The subject of this post was prompted by another post in the Archdruid Report nearly a month back, and by the follow-up discussion. The Archdruid had reported that he had passed his Amateur Extra FCC examination, which entitles him to the highest level of amateur radio privileges. It is quite an achievement. Some how the follow up discussion included a thread or a mention of GPS, and the question was asked about pre-GPS navigation, and how that could be carried out.

GPS has somewhat trivialized navigation for the user, making precision navigation accessible to anyone who can operate a receiver. (True story -- I was in Sacramento last year traveling with another engineer. We had just landed at the airport and had just rented a car, as well as a hand held receiver. I gave the printout with the address of the hotel and the receiver to my colleague, and asked him to direct us to the hotel. Although he had never used a receiver before, he had the address entered into the device and guiding us to the hotel before I hit the freeway. No instructions, no help from me) My concern is what happens if any one of the three legs of the Global Positioning System fail. It would seem that the weakest parts of the triad are the control and the space system, but no doubt others have come to this conclusion as well, and contingencies have been prepared. The user segment is as strong in the near term as the various power supplies, but in the longer term even batteries run down. In any case, I'm concerned with how to determine one's position on the earth without electronic navigation aids.

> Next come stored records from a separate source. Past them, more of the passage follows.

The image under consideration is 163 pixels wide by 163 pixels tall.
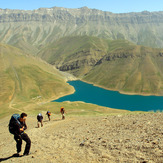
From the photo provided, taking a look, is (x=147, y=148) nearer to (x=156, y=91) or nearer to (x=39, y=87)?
(x=39, y=87)

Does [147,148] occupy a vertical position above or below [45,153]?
above

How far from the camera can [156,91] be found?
6531 inches

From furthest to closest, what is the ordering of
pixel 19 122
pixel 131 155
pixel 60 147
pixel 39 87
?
1. pixel 39 87
2. pixel 60 147
3. pixel 19 122
4. pixel 131 155

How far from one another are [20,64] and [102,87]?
96.0 metres

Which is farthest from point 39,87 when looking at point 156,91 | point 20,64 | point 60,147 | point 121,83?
point 60,147

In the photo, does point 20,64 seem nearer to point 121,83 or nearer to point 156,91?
point 121,83

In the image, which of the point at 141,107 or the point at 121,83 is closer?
the point at 141,107

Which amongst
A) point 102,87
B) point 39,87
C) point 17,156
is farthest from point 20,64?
point 17,156

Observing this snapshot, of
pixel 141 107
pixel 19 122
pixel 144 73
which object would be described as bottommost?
pixel 141 107

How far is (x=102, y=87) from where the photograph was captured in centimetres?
19900

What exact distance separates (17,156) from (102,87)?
188428 mm

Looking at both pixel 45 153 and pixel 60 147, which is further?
pixel 60 147

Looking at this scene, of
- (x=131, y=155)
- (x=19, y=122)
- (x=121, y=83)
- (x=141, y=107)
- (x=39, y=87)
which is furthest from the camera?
(x=121, y=83)

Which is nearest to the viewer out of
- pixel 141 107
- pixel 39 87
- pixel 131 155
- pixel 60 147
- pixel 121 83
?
pixel 131 155
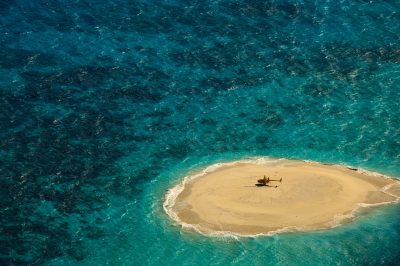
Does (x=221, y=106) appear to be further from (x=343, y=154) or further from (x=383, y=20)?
(x=383, y=20)

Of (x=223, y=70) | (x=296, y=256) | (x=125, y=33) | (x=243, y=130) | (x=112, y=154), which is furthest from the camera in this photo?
(x=125, y=33)

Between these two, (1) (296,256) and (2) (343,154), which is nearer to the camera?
(1) (296,256)

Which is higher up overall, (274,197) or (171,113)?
(171,113)

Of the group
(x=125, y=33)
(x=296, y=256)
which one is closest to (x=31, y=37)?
(x=125, y=33)

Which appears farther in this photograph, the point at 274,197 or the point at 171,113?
the point at 171,113

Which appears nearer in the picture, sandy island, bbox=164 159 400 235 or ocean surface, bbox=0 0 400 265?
ocean surface, bbox=0 0 400 265
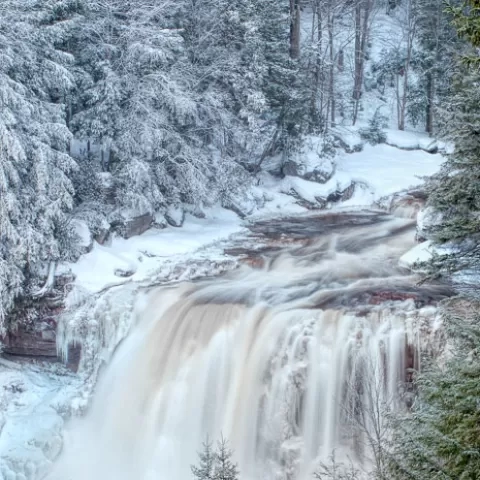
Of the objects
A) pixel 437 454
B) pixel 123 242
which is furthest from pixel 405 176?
pixel 437 454

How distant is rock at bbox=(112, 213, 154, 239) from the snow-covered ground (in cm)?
21

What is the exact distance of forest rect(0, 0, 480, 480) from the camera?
8.67m

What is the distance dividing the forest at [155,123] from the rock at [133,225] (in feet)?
0.38

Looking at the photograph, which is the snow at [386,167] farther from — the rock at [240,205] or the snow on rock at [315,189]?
the rock at [240,205]

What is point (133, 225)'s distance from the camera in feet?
54.5

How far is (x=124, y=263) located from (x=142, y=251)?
1049mm

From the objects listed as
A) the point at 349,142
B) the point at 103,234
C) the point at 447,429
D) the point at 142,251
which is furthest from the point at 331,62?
the point at 447,429

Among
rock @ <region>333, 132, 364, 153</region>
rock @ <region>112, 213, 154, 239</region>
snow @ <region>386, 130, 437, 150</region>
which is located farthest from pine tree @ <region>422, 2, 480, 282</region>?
snow @ <region>386, 130, 437, 150</region>

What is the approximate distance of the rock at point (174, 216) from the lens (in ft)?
59.4

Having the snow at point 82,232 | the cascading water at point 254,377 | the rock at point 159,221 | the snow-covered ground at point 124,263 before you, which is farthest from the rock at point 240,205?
the cascading water at point 254,377

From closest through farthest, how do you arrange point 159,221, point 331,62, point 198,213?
1. point 159,221
2. point 198,213
3. point 331,62

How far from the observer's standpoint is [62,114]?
1471cm

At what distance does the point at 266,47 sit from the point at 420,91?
40.7ft

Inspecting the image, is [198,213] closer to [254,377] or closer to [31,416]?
[254,377]
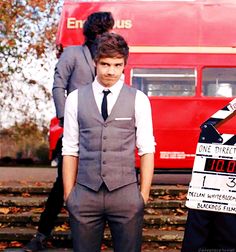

The principal method has been celestial navigation, using the predictable motion of the earth and planets to triangulate on the sphere one's position. The tools to do this are still readily available. To obtain a fairly precise location (perhaps one to two decimal places after the minute), you'll need a sextant of some sort and an almanac. The traditional marine sextant is a wonderful solution, but requires an artificial horizon when using the sextant in-land, like here in Tucson. There is an aviation sextant that has some compensation for the horizon built-in but I don't believe aviation sextants have been manufactured for some time. The second item, an almanac, can be filed through the acquisition of a current Nautical Almanac. This document, jointly published by the US and UK governments, costs about thirty dollars. There is also an almanac published by McGraw-Hill and written by George G. Bennett. This is a compressed almanac that carries data for five or so years, but lacks the precision of the Nautical Almanac.

I've forgotten the third element required for a celestial navigation solution: an accurate time piece. Just about any quartz wristwatch is accurate once the error from UTC is known.

Using a sextant and the Nautical Almanac, I've been able to determine my location to about 5 miles, which I don't think is bad given what I'm using for a horizon. I've used the reduction equations documented in the back of the Nautical Almanac, and programmed them into a calculator. However, there are a number of documents that provide for other reduction of the sextant and chronometer measurements, but reduction is essentially the solution of the navigation triangle for the unknown quantities. Before the advent of calculators solving this triangle was not trivial; although closed-form solutions exists, computing of those solutions is involved.

The next steps in achieving a low energy navigation solution for me is to first determine a replacement for the various almanacs. Essentially, this requires generating an almanac from local astronomical measurements. The final step would be to create a low-cost, reproducable, but sufficiently accurate sextant. I doubt if I get to this last step, but that would create a totally local and independent navigation system.